▶ _EXCERPT_

Frazier v. Allstate Insurance Company

Court: Michigan Supreme Court
Date filed: 2011-12-21
Citations: 490 Mich. 381
Copy Citations
1 Citing Case
Combined Opinion
                                                                           Michigan Supreme Court
                                                                                 Lansing, Michigan
                                                        Chief Justice:        Justices:



Opinion                                                 Robert P. Young, Jr. Michael F. Cavanagh
                                                                             Marilyn Kelly
                                                                             Stephen J. Markman
                                                                             Diane M. Hathaway
                                                                             Mary Beth Kelly
                                                                             Brian K. Zahra

                                                               FILED DECEMBER 21, 2011

                             STATE OF MICHIGAN

                                     SUPREME COURT


 MONA LISA FRAZIER,

               Plaintiff-Appellee,

 v                                                               Nos. 142545, 142547

 ALLSTATE INSURANCE COMPANY,

               Defendant-Appellant.

▶ _DATA EXCERPT_
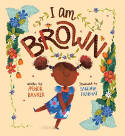 Cover image of book I Am Brown by Ashok Banker, illustrated by Sandhya Prabhat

▶ _ASSIGNMENT_
Reproduce the full Frazier v. Allstate Insurance Company case header from the top of the page, keeping every line, space, and character unchanged.

▶ _EXERCISE RESPONSE_
Frazier v. Allstate Insurance Company

Court: Michigan Supreme Court
Date filed: 2011-12-21
Citations: 490 Mich. 381
Copy Citations
1 Citing Case
Combined Opinion
                                                                           Michigan Supreme Court
                                                                                 Lansing, Michigan
                                                        Chief Justice:        Justices:



Opinion                                                 Robert P. Young, Jr. Michael F. Cavanagh
                                                                             Marilyn Kelly
                                                                             Stephen J. Markman
                                                                             Diane M. Hathaway
                                                                             Mary Beth Kelly
                                                                             Brian K. Zahra

                                                               FILED DECEMBER 21, 2011

                             STATE OF MICHIGAN

                                     SUPREME COURT


 MONA LISA FRAZIER,

               Plaintiff-Appellee,

 v                                                               Nos. 142545, 142547

 ALLSTATE INSURANCE COMPANY,

               Defendant-Appellant.